Editorial: ‘Big Government’ Threatens American Higher Education

    Two years ago, Congress considered requiring curricula of federally funded international-studies programs to pass the muster of the FBI and CIA, among other national security agencies. Fortunately for academic freedom, that proposal died.

    However, a watered-down version of the bill, which would increase scrutiny of these programs, is currently moving through the House of Representatives as part of a larger reauthorization package for the Higher Education Act. Ironically, while conservative Republicans have refused to increase financial aid programs and the federal direct-loan program as part of the reauthorization, fearing the growth of “big government,” they seem to have few qualms about imposing heavy regulatory burdens on universities.

    One part of the package (now, fortunately, greatly diluted), would have required colleges to explain increases in student fees, or face financial penalties. Another, the so-called “Academic Bill of Rights,” would get the government involved in structuring classroom curriculum.

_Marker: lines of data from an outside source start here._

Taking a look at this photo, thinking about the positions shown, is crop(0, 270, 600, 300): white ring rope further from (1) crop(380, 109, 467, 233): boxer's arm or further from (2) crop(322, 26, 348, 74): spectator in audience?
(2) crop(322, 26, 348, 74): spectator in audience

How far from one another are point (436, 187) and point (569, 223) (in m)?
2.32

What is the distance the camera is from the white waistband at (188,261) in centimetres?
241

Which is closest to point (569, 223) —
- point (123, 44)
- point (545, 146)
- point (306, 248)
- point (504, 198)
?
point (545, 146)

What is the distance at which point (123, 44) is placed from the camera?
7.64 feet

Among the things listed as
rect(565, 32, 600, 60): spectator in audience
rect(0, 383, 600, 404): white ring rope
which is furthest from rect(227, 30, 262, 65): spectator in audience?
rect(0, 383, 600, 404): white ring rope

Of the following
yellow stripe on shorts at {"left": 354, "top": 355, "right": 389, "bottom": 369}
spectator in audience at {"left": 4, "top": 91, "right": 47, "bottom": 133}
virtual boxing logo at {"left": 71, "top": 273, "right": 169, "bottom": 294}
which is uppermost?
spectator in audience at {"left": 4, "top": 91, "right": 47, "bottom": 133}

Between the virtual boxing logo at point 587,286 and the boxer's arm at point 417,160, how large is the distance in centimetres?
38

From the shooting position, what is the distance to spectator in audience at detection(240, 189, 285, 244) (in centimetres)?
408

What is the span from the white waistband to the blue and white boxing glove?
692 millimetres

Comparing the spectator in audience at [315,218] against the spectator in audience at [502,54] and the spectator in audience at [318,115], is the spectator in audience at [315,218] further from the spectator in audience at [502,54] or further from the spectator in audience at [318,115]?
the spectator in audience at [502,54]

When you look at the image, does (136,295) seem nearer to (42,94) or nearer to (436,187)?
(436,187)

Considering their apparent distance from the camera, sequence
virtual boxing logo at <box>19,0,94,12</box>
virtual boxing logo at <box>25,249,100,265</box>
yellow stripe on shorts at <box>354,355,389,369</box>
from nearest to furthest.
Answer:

    Needless to say, few of these measures would actually help students, and most would politicize higher education. American colleges continue to be the best in the world largely because they operate with little government meddling; Pell Grants, for example, go directly to needy students, not universities. The current proposal would give the federal government a much bigger say in how these colleges operate, and almost certainly weaken higher education through petty politics.

    Lawmakers must realize that the way Congress can truly help students, if it’s actually interested, is to appropriate more money for existing programs, not create burdensome regulations. Nothing will destroy America’s universities faster than the true rise of big government.